## STATED TASK
Can you rewrite all the items below, renaming "asphalt road" to "tarmac road" wherever it appears and changing nothing else? Leave the pictures out of your answer.

(Items from a spatial question set)

============================================================

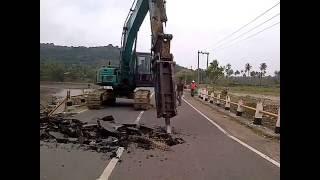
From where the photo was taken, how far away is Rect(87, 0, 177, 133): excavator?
47.9ft

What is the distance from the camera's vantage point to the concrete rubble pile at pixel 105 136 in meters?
12.3

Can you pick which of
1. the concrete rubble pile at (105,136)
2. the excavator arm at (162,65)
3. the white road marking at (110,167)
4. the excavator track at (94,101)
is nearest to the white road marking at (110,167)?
the white road marking at (110,167)

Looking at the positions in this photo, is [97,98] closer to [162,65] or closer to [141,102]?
[141,102]

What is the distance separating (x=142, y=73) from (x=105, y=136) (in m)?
15.9

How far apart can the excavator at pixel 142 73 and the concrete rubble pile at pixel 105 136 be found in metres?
0.97

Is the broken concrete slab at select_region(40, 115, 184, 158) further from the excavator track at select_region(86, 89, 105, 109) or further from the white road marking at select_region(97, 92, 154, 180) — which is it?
the excavator track at select_region(86, 89, 105, 109)

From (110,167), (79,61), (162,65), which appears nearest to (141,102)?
(162,65)

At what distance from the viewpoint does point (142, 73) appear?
29.5 m

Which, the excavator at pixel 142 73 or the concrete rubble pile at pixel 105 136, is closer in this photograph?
the concrete rubble pile at pixel 105 136

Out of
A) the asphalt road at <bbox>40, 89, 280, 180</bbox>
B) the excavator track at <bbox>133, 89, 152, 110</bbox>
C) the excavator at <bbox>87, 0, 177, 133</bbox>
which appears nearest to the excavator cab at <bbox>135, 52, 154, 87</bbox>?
the excavator at <bbox>87, 0, 177, 133</bbox>

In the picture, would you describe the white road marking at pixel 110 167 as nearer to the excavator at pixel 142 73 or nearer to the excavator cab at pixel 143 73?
the excavator at pixel 142 73

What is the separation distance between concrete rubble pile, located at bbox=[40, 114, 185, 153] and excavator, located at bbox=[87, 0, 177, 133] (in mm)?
965

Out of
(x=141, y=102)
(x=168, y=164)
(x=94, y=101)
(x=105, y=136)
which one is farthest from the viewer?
(x=94, y=101)
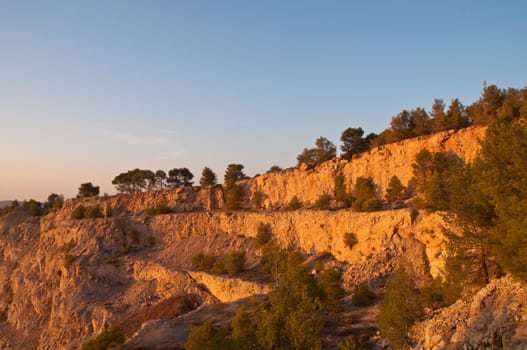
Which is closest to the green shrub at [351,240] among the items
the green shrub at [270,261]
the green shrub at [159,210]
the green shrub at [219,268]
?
the green shrub at [270,261]

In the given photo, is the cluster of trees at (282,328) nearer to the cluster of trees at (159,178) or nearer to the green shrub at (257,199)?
the green shrub at (257,199)

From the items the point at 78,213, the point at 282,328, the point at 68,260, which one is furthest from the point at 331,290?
the point at 78,213

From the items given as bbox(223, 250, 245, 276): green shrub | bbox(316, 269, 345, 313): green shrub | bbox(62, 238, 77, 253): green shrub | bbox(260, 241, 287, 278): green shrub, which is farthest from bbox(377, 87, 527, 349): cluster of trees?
bbox(62, 238, 77, 253): green shrub

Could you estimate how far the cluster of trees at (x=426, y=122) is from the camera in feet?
112

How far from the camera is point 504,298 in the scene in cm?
1155

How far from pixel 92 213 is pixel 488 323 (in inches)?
2264

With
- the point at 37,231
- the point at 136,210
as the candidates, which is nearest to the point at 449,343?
the point at 136,210

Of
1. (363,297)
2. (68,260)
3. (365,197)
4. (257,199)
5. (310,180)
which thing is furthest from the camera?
(257,199)

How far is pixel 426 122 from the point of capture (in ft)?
139

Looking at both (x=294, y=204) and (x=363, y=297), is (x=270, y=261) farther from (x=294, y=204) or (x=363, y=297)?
(x=363, y=297)

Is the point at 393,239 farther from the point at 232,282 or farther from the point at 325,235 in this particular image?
the point at 232,282

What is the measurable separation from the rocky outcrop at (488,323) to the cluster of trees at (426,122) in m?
16.8

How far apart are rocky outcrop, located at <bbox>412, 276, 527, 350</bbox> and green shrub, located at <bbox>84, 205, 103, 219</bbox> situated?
55.0 metres

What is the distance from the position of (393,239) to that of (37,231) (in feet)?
185
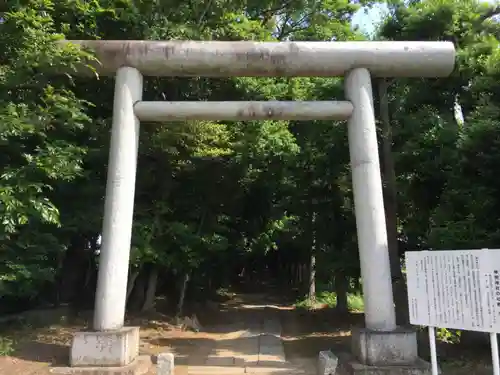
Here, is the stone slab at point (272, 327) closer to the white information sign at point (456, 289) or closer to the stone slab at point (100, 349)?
the stone slab at point (100, 349)

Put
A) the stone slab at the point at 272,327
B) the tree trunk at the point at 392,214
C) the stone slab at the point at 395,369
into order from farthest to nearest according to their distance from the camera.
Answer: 1. the stone slab at the point at 272,327
2. the tree trunk at the point at 392,214
3. the stone slab at the point at 395,369

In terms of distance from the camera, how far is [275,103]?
8883 mm

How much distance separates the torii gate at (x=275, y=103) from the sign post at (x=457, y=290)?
252 cm

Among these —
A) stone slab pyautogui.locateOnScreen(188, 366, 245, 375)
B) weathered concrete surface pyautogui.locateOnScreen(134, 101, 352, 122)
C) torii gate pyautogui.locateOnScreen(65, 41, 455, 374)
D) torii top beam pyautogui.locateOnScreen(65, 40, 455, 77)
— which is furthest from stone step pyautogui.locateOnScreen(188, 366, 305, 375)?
torii top beam pyautogui.locateOnScreen(65, 40, 455, 77)

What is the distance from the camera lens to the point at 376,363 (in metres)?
7.50

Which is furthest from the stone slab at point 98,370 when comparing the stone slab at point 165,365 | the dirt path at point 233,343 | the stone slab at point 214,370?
the stone slab at point 214,370

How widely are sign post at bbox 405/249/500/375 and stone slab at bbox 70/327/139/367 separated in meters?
4.75

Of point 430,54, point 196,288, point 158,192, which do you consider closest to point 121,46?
point 158,192

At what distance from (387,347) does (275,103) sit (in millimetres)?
4960

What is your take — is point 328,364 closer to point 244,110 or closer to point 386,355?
point 386,355

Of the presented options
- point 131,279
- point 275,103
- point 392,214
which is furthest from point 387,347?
point 131,279

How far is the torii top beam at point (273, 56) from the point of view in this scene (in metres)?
8.71

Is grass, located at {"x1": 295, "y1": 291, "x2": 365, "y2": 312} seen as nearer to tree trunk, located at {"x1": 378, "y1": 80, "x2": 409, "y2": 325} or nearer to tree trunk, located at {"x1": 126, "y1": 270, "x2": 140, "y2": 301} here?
tree trunk, located at {"x1": 378, "y1": 80, "x2": 409, "y2": 325}

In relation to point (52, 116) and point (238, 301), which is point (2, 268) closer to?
point (52, 116)
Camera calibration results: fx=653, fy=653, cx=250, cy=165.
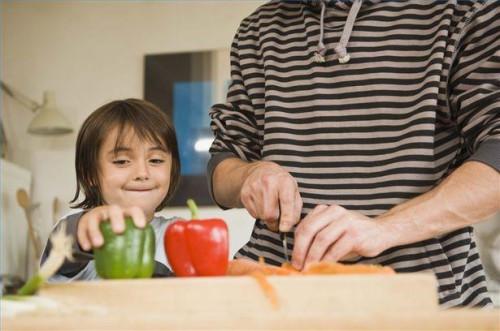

============================================================

## EXPECTED ANSWER
From where the photo was taken, how far away is Rect(87, 0, 177, 133): excavator?
47.9ft

What is the distance from the camera's vantage point to the concrete rubble pile at pixel 105 136 in meters?
12.3

Can you pick which of
1. the concrete rubble pile at (105,136)
2. the excavator arm at (162,65)
3. the white road marking at (110,167)
4. the excavator track at (94,101)
is nearest to the white road marking at (110,167)?
the white road marking at (110,167)

Looking at the positions in this photo, is [97,98] closer to [162,65] or closer to [141,102]?
[141,102]

What is the distance separating (x=142, y=73) from (x=105, y=136) (in m)?
15.9

How far apart can the excavator at pixel 142 73 and the concrete rubble pile at pixel 105 136 be found in metres?
0.97

Is the broken concrete slab at select_region(40, 115, 184, 158) further from the excavator track at select_region(86, 89, 105, 109) or further from the white road marking at select_region(97, 92, 154, 180) — which is it?
the excavator track at select_region(86, 89, 105, 109)

From (110,167), (79,61), (162,65), which appears nearest to (141,102)?
(162,65)

At what distance from the viewpoint does point (142, 73) appear?
29.5 m

Which, the excavator at pixel 142 73 or the concrete rubble pile at pixel 105 136, is closer in this photograph?
the concrete rubble pile at pixel 105 136

Out of
A) the tarmac road at <bbox>40, 89, 280, 180</bbox>
B) the excavator track at <bbox>133, 89, 152, 110</bbox>
C) the excavator at <bbox>87, 0, 177, 133</bbox>
which appears nearest to the excavator cab at <bbox>135, 52, 154, 87</bbox>?
the excavator at <bbox>87, 0, 177, 133</bbox>

In the picture, would you describe the white road marking at pixel 110 167 as nearer to the excavator at pixel 142 73 or nearer to the excavator cab at pixel 143 73?
the excavator at pixel 142 73

What is the separation distance between concrete rubble pile, located at bbox=[40, 114, 185, 153] and excavator, located at bbox=[87, 0, 177, 133] (in mm)?
965

Out of
(x=141, y=102)
(x=168, y=164)
(x=94, y=101)
(x=105, y=136)
which one is farthest from the viewer?
(x=94, y=101)
Which is closest to the green shrub at [351,240] among the items
the green shrub at [270,261]
the green shrub at [159,210]
the green shrub at [219,268]
?
the green shrub at [270,261]

In the given photo, is the cluster of trees at (282,328) nearer to the cluster of trees at (159,178) or nearer to the green shrub at (257,199)?
the green shrub at (257,199)

From the items the point at 78,213, the point at 282,328, the point at 68,260, which one is furthest from the point at 331,290?
the point at 78,213

From the items given as bbox(223, 250, 245, 276): green shrub | bbox(316, 269, 345, 313): green shrub | bbox(62, 238, 77, 253): green shrub | bbox(260, 241, 287, 278): green shrub, which is farthest from bbox(377, 87, 527, 349): cluster of trees?
bbox(62, 238, 77, 253): green shrub

Could you estimate how far the cluster of trees at (x=426, y=122) is from the camera in feet?
112

How far from the camera is point 504,298 in the scene in cm?
1155

How far from pixel 92 213 is pixel 488 323 (in inches)?
2264

With
- the point at 37,231
- the point at 136,210
as the candidates, which is nearest to the point at 449,343?
the point at 136,210

Of
1. (363,297)
2. (68,260)
3. (365,197)
4. (257,199)
5. (310,180)
which thing is furthest from the camera?
(257,199)

How far is pixel 426 122 from the point of capture (in ft)?
139

Looking at both (x=294, y=204) and (x=363, y=297), is (x=270, y=261) farther from (x=294, y=204) or (x=363, y=297)?
(x=363, y=297)

Is the point at 393,239 farther from the point at 232,282 or farther from the point at 325,235 in this particular image?
the point at 232,282

What is the measurable separation from the rocky outcrop at (488,323) to the cluster of trees at (426,122) in m?
16.8

How far apart are rocky outcrop, located at <bbox>412, 276, 527, 350</bbox> and green shrub, located at <bbox>84, 205, 103, 219</bbox> situated?
55.0 metres

What is the distance from the position of (393,239) to that of (37,231) (in feet)?
185
Here, is the stone slab at point (272, 327) closer to the white information sign at point (456, 289) or closer to the stone slab at point (100, 349)?
the stone slab at point (100, 349)

Put
A) the stone slab at the point at 272,327
B) the tree trunk at the point at 392,214
C) the stone slab at the point at 395,369
into order from farthest to nearest according to their distance from the camera.
Answer: 1. the stone slab at the point at 272,327
2. the tree trunk at the point at 392,214
3. the stone slab at the point at 395,369

In terms of distance from the camera, how far is [275,103]?
8883 mm

How much distance separates the torii gate at (x=275, y=103) from the sign post at (x=457, y=290)?
252 cm

Among these —
A) stone slab pyautogui.locateOnScreen(188, 366, 245, 375)
B) weathered concrete surface pyautogui.locateOnScreen(134, 101, 352, 122)
C) torii gate pyautogui.locateOnScreen(65, 41, 455, 374)
D) torii top beam pyautogui.locateOnScreen(65, 40, 455, 77)
— which is furthest from stone step pyautogui.locateOnScreen(188, 366, 305, 375)?
torii top beam pyautogui.locateOnScreen(65, 40, 455, 77)

What is the distance from the camera lens to the point at 376,363 (in metres)?
7.50

Which is furthest from the stone slab at point 98,370 when comparing the stone slab at point 165,365 | the dirt path at point 233,343 | the stone slab at point 214,370?
the stone slab at point 214,370

How widely are sign post at bbox 405/249/500/375 and stone slab at bbox 70/327/139/367 separated in meters?
4.75

Of point 430,54, point 196,288, point 158,192, which do you consider closest to point 121,46?
point 158,192

At what distance from (387,347) does (275,103) sit (in millimetres)?
4960

What is your take — is point 328,364 closer to point 244,110 or closer to point 386,355?
point 386,355

Of the presented options
- point 131,279
- point 275,103
- point 392,214
which is furthest from point 387,347?
point 131,279

How far is the torii top beam at point (273, 56) from the point of view in this scene (in metres)?
8.71

Is grass, located at {"x1": 295, "y1": 291, "x2": 365, "y2": 312} seen as nearer to tree trunk, located at {"x1": 378, "y1": 80, "x2": 409, "y2": 325} or nearer to tree trunk, located at {"x1": 126, "y1": 270, "x2": 140, "y2": 301} here?
tree trunk, located at {"x1": 378, "y1": 80, "x2": 409, "y2": 325}

In relation to point (52, 116) and point (238, 301), which is point (2, 268) closer to?
point (52, 116)
Camera calibration results: fx=653, fy=653, cx=250, cy=165.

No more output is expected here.